Easy, but wrong.
Just because the creditor is Uncle Sam doesn’t mean the debt can’t be wiped out in bankruptcy.
In fact, debts to the government range from freely dischargeable to not-in-this-lifetime nondischargeable.
Honesty required for discharge
All of the discussion that follows assumes that your debt to the government is honestly incurred, and is unsecured.
Secured debts, those for which there is a lien, generally survive a bankruptcy discharge.
Debts dischargeable in bankruptcy
Income taxes for years more than three years before the bankruptcy filing are dischargeable. You count the three years from the due date of the return. If there is a tax lien, the lien survives on existing assets, but doesn’t attach to new property. More on taxes in bankruptcy
Social Security overpayments can be wiped out in bankruptcy. After a bankruptcy filing, your current benefits are not subject to reduction on account of a prior overpayment. More from SSA.
SBA loans are just loans, subject to discharge in bankruptcy. The complication with SBA loans is that they are often secured. It’s important to determine what assets, if any, are pledged to support the loan. A bankruptcy discharge will prevent the SBA from suing you to collect its loan from your wages, savings or other assets; the collateral you gave the lender when the loan was negotiated survives.
Student loans may be dischargeable
Government guaranteed student loans occupy the middle ground in our range of possibilities. A student loan guaranteed by a governmental entity can be discharged if the borrower can show a bankruptcy judge that repayment would create an “undue hardship” on the debtor or the debtor’s dependents. The standard is pretty tough.
Some bankruptcy courts will discharge part of a student loan. Those courts find that repayment in full is a hardship, but partial repayment is possible without undue hardship.

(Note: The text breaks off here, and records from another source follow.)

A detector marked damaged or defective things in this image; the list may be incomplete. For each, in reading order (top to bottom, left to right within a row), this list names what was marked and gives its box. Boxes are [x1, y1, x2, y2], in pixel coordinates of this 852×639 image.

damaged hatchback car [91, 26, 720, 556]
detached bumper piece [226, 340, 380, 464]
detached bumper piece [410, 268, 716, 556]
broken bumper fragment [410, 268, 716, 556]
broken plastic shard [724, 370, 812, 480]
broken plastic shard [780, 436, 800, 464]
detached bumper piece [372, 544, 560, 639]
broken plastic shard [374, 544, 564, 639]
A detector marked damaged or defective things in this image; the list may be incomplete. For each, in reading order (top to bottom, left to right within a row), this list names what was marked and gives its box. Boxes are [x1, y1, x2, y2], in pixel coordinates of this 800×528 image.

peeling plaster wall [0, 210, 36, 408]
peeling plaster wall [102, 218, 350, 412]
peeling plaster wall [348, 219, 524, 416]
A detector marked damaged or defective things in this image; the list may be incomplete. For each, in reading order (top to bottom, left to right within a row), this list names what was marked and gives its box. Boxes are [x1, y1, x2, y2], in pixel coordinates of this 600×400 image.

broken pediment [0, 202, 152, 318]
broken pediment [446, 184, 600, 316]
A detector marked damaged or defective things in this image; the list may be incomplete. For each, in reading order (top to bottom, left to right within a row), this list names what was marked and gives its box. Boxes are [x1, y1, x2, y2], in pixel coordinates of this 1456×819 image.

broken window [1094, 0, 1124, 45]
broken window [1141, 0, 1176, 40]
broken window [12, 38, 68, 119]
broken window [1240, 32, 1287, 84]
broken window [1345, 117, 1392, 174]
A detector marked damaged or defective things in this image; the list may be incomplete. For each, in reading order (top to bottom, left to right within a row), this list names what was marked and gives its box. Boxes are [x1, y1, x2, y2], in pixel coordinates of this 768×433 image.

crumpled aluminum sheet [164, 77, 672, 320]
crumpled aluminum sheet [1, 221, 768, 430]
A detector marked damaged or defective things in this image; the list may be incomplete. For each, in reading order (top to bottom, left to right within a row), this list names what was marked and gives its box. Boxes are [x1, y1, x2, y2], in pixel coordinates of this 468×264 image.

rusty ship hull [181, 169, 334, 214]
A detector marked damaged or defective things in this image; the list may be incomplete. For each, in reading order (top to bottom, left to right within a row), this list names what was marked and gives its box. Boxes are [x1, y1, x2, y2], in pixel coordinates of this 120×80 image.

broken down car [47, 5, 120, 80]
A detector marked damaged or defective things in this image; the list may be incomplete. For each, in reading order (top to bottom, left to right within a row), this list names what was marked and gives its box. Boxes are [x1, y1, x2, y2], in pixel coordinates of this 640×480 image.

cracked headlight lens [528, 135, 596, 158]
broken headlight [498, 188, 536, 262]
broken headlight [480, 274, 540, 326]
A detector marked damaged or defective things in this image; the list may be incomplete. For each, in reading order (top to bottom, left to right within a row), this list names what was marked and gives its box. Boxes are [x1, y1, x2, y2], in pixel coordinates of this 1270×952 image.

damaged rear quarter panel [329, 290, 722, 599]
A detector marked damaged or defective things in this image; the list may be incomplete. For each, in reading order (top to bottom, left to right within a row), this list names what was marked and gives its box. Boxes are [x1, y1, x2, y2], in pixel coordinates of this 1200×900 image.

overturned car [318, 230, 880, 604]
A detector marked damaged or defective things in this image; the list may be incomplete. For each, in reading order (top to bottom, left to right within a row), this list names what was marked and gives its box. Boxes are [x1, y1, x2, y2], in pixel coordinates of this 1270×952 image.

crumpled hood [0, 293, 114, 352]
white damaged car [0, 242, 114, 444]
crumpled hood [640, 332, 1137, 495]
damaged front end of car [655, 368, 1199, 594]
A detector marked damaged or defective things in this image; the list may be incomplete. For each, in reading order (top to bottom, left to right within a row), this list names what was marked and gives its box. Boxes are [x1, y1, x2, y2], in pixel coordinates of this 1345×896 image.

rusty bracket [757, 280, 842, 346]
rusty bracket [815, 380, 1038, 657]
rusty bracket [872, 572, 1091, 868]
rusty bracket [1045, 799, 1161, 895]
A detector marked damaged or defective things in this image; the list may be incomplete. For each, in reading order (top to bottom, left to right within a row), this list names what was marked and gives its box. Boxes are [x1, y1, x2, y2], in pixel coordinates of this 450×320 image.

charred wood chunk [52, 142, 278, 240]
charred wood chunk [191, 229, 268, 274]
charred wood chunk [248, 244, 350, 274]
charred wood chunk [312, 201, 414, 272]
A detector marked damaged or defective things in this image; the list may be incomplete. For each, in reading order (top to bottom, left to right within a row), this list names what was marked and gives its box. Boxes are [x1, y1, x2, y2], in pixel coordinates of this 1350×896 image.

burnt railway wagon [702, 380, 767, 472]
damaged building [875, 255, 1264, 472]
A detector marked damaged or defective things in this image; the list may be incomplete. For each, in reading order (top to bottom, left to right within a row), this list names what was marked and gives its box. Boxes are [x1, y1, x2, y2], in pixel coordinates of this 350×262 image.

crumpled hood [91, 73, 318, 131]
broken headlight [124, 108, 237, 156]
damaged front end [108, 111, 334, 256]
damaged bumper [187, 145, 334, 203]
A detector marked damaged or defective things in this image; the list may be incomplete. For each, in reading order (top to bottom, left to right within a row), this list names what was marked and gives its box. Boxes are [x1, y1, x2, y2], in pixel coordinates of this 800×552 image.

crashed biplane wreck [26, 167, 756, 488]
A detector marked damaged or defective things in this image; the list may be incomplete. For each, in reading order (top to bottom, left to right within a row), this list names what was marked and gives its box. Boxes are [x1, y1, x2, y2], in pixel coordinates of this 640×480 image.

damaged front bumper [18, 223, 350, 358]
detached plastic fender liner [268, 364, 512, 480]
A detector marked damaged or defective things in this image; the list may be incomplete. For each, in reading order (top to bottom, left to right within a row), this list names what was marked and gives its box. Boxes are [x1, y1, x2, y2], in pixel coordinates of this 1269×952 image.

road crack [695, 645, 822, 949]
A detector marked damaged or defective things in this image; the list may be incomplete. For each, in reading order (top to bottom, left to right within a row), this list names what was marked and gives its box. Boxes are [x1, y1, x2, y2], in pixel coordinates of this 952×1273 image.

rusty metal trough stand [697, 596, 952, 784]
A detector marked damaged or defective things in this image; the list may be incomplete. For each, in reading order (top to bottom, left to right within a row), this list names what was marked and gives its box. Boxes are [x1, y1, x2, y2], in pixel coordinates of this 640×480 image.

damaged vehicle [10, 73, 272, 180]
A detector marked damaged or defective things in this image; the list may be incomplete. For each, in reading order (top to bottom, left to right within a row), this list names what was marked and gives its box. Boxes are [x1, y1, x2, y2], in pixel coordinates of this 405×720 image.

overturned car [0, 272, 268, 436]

The 9th circuit which includes California, is one of those circuits allowing partial discharge of student loans.
Government debts that survive bankruptcy
Fines and penalties owed to a government that are imposed to punish, rather than compensate, can’t be discharged in Chapter 7. There is an exception for tax penalties: if the tax is dischargeable or the event that triggered the penalty occurred more than three years ago, the penalty can be wiped out. 11 USC 523(a)(7). In Chapter 13, fines and penalties are dischargeable.
Trust fund payroll taxes are never dischargeable in bankruptcy. The trust fund portion of payroll taxes is the taxes withheld from the employee’s paycheck for payment to the government. Officers of corporations who short the government for trust fund taxes can be personally liable for shortfall.
Military scholarships and incentive pay remain collectible despite bankruptcy. Most of these exceptions make the debt non dischargeable for a period of years, shorter than the usual statute of limitations. Here’s a more extensive list of governmental exceptions to bankruptcy discharge.
Non dischargeable debts in bankruptcy
Even if a debt is non dischargeable at the end of a bankruptcy case, some of the bankruptcy rules still apply.
Collection of non dischargeable debts is still stayed by the automatic stay. The stay remains in place til the debtor is otherwise discharged, or until a bankruptcy judge lifts the stay as to that debt.
The statute of limitations still controls how long a debt is legally enforceable. The running of time on statute of limitation is suspended while the stay is in place, and sometimes for a specified additional period. But just because a debt is not dischargeable in bankruptcy, applicable law may still allow it to die of old age.